MATERIAL SUPPLIED
::::::::

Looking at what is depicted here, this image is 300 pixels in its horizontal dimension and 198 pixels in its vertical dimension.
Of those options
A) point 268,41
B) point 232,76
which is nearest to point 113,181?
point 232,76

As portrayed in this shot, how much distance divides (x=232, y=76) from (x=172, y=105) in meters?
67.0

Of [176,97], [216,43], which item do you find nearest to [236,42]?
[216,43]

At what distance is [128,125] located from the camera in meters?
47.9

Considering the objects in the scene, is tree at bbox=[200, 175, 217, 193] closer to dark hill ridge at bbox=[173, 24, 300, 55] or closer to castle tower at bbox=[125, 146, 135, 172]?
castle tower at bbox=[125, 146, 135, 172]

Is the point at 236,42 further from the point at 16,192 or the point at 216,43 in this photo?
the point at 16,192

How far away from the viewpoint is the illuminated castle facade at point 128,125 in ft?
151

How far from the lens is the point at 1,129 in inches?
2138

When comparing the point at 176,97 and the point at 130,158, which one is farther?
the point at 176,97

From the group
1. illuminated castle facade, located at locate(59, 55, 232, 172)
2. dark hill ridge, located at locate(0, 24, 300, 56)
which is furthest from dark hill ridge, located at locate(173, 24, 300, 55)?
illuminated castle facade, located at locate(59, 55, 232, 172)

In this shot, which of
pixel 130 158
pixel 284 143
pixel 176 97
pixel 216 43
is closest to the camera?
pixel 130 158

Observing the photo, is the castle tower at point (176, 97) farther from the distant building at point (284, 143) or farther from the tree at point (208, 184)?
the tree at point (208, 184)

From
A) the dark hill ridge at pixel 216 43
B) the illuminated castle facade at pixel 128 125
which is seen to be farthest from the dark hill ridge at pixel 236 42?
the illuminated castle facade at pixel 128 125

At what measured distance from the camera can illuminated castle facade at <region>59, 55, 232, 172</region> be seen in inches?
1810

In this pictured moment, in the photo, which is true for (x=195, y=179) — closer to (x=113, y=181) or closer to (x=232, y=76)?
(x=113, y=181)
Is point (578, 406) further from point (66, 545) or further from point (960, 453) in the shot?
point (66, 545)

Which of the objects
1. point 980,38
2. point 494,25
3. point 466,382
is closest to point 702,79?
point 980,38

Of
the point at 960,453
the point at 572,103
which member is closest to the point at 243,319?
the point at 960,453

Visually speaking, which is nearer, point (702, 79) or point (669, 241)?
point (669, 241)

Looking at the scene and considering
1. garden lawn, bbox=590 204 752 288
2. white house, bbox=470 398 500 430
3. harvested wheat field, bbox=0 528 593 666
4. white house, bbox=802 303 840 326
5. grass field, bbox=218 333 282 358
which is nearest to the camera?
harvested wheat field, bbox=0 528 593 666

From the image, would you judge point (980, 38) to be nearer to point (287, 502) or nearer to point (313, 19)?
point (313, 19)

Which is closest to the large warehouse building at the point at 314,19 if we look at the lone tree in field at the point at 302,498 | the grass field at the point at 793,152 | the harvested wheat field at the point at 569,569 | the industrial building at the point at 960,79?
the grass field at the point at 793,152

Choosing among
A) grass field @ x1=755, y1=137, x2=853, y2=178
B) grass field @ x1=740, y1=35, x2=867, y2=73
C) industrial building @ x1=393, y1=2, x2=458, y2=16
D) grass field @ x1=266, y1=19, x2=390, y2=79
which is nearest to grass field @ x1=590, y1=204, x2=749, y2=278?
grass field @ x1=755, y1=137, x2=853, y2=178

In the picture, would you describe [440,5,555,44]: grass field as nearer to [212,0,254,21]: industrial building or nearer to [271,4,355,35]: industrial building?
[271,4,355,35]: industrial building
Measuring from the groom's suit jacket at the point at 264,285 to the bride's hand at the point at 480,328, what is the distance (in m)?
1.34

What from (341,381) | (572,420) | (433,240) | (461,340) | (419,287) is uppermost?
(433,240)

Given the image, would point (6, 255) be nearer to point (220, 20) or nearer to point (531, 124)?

::::::::

WHAT YOU SHOULD DO
Reproduce all of the lines above verbatim, without altering any character.

PROBLEM SOLUTION
Looking at what is depicted here, this image is 300 pixels in its horizontal dimension and 198 pixels in its vertical dimension.
Of those options
A) point 268,41
B) point 232,76
which is nearest to point 113,181?
point 232,76

As portrayed in this shot, how much distance divides (x=232, y=76) from (x=172, y=105) in meters?
67.0

Of [176,97], [216,43], which item do you find nearest to [236,42]?
[216,43]

At what distance is [128,125] located from the camera in meters?
47.9

Considering the objects in the scene, is tree at bbox=[200, 175, 217, 193] closer to dark hill ridge at bbox=[173, 24, 300, 55] or closer to castle tower at bbox=[125, 146, 135, 172]?
castle tower at bbox=[125, 146, 135, 172]

Is the point at 236,42 further from the point at 16,192 or the point at 216,43 in this photo?
the point at 16,192

How far away from the viewpoint is the illuminated castle facade at point 128,125 in ft?
151

How far from the lens is the point at 1,129 in inches?
2138

When comparing the point at 176,97 and the point at 130,158, which one is farther?
the point at 176,97

From the group
1. illuminated castle facade, located at locate(59, 55, 232, 172)
2. dark hill ridge, located at locate(0, 24, 300, 56)
which is furthest from dark hill ridge, located at locate(173, 24, 300, 55)?
illuminated castle facade, located at locate(59, 55, 232, 172)

In this shot, which of
pixel 130 158
pixel 284 143
pixel 176 97
pixel 216 43
is closest to the camera?
pixel 130 158

Observing the photo, is the castle tower at point (176, 97) farther from the distant building at point (284, 143) or farther from the tree at point (208, 184)?
the tree at point (208, 184)

From
A) the dark hill ridge at pixel 216 43
B) the illuminated castle facade at pixel 128 125
which is seen to be farthest from the dark hill ridge at pixel 236 42?
the illuminated castle facade at pixel 128 125

At what measured distance from the camera can illuminated castle facade at <region>59, 55, 232, 172</region> be seen in inches?
1810

In this pictured moment, in the photo, which is true for (x=195, y=179) — closer to (x=113, y=181) or closer to (x=232, y=76)?
(x=113, y=181)
Is point (578, 406) further from point (66, 545) or further from point (960, 453) in the shot?
point (66, 545)

Which of the objects
1. point 980,38
2. point 494,25
3. point 466,382
is closest to point 702,79?
point 980,38

Of
the point at 960,453
the point at 572,103
which member is closest to the point at 243,319?
the point at 960,453

Visually speaking, which is nearer, point (702, 79) or point (669, 241)?
point (669, 241)

Looking at the scene and considering
1. garden lawn, bbox=590 204 752 288
2. white house, bbox=470 398 500 430
3. harvested wheat field, bbox=0 528 593 666
4. white house, bbox=802 303 840 326
5. grass field, bbox=218 333 282 358
which is nearest to the camera?
harvested wheat field, bbox=0 528 593 666

From the image, would you judge point (980, 38) to be nearer to point (287, 502) or nearer to point (313, 19)?
point (313, 19)

Which is closest to the large warehouse building at the point at 314,19 if we look at the lone tree in field at the point at 302,498 | the grass field at the point at 793,152 | the harvested wheat field at the point at 569,569 | the industrial building at the point at 960,79?
the grass field at the point at 793,152

Choosing among
A) grass field @ x1=755, y1=137, x2=853, y2=178
B) grass field @ x1=740, y1=35, x2=867, y2=73
C) industrial building @ x1=393, y1=2, x2=458, y2=16
D) grass field @ x1=266, y1=19, x2=390, y2=79
which is nearest to grass field @ x1=590, y1=204, x2=749, y2=278?
grass field @ x1=755, y1=137, x2=853, y2=178

In the picture, would you describe [440,5,555,44]: grass field as nearer to [212,0,254,21]: industrial building or nearer to [271,4,355,35]: industrial building?
[271,4,355,35]: industrial building
Measuring from the groom's suit jacket at the point at 264,285 to the bride's hand at the point at 480,328, what is the distance (in m)?
1.34

What from (341,381) | (572,420) | (433,240) | (461,340) | (419,287) is uppermost?
(433,240)

Given the image, would point (6, 255) be nearer to point (220, 20) or nearer to point (531, 124)?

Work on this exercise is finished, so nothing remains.